Edit: $x$ is an integer.

Also, other proofs for $(1)$ are appreciated.

Answer 1

When you do this:

$$ \sum_{k=0}^{x-1}\int_k^{k+1}\frac{\lfloor t\rfloor}{t^2}dt=\sum_{k=0}^{x-1}k\int_k^{k+1}\frac1{t^2}dt $$

you assume that all the integrals in the RHS converge. But this is not true for $k=0$, because $\int_0^1 1/t^2dt$ does not converge - it's infinity, so the first term in the sum (at $k=0$) is actually $$k\cdot \int_0^1 1/t^2dt=0\cdot \infty,$$ which is undefined because you have to precisely measure "exactly how" infinite the integral is. Instead, you can take the first term in front of the sum:

$$ \sum_{k=0}^{x-1}\int_k^{k+1}\frac{\lfloor t\rfloor}{t^2}dt =\underbrace{\int_0^1\frac{\lfloor t\rfloor}{t^2}dt}_0 + \sum_{k=1}^{x-1}\int_k^{k+1}\frac{\lfloor t\rfloor}{t^2}dt. $$

So the first term is actually 0 (because the function inside the integral is a constant 0 a.e.) and you have to evaluate the sum only for $k\ge 1$.

Answer 2

This all looks correct except for the $ k = 0 $ term. In this term, you're right that you can't simplify $ \frac k { k ( k + 1 ) } $ to $ \frac 1 { k + 1 } $, but the error comes before that; it comes where you turn $ \int _ { t = k } ^ { k + 1 } \, \frac { \lfloor t \rfloor } { t ^ 2 } \, \mathrm d t $ into $ k \, \int _ { t = k } ^ { k + 1 } \frac 1 { t ^ 2 } \, \mathrm d t $, because (when $ k = 0 $) the left-hand side is $ 0 $ while the right-hand side is undefined (of the form $ 0 \cdot \infty $).

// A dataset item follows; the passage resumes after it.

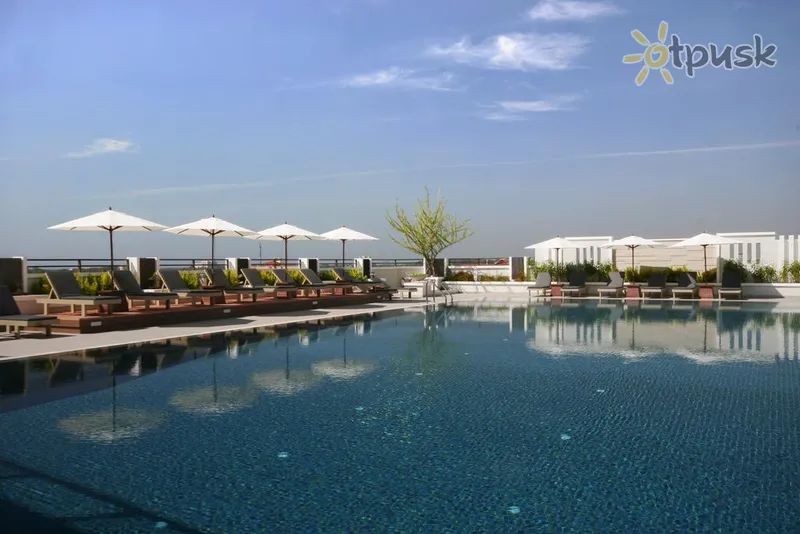 Фото отеля Kameo Grand Hotel & Serviced Apartments 4* Pataja Tailandas išorė ir baseinai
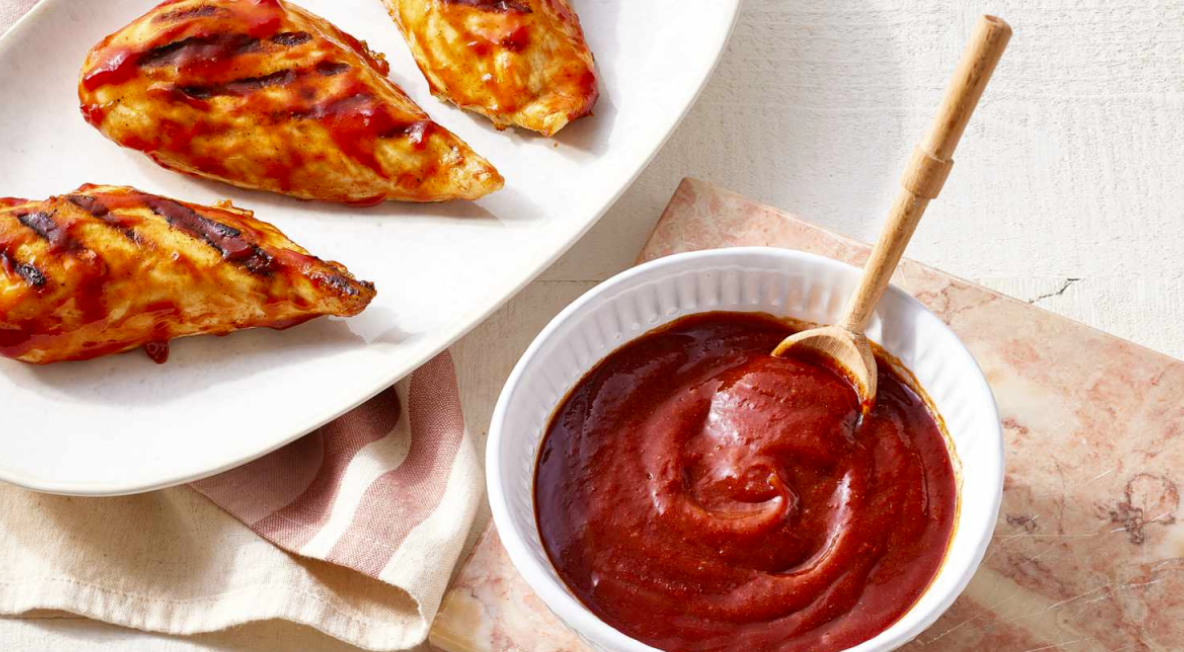 meats and BBQ sauces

The intermediate step $ \int _ { t = k } ^ { k + 1 } \, \frac k { t ^ 2 } \, \mathrm d t $ (which you didn't write down) would still be correct, but pulling a constant $ k $ out of an integral is only valid if you know that $ k \ne 0 $ or the resulting integral converges.

So the solution is to treat the $ k = 0 $ term separately. Since this term is $ 0 $, you end up with $ 0 + \sum \limits _ { k = 1 } ^ { x - 1 } \frac 1 { k + 1 } = \sum \limits _ { n = 2 } ^ x \frac 1 n $, which is $ H _ x - \frac 1 1 = H _ x - 1 $.

Incidentally, there is a minority philosphy that, at least when dealing with variables taking discrete values, we should allow an expression such as $ 0 \cdot \infty $ (or more generally $ 0 $ multiplied by an undefined expression) and evaluate it to $ 0 $. (See the discussion of strong $ 0 $ in Donald Knuth's Two Notes on Notation, where it's not even one of the two notes from the title; there's a lot in that little paper.) In that case, your manipulation is correct until you simplify $ \frac k { k ( k + 1 ) } $ to $ \frac 1 { k + 1 } $, like you suspected.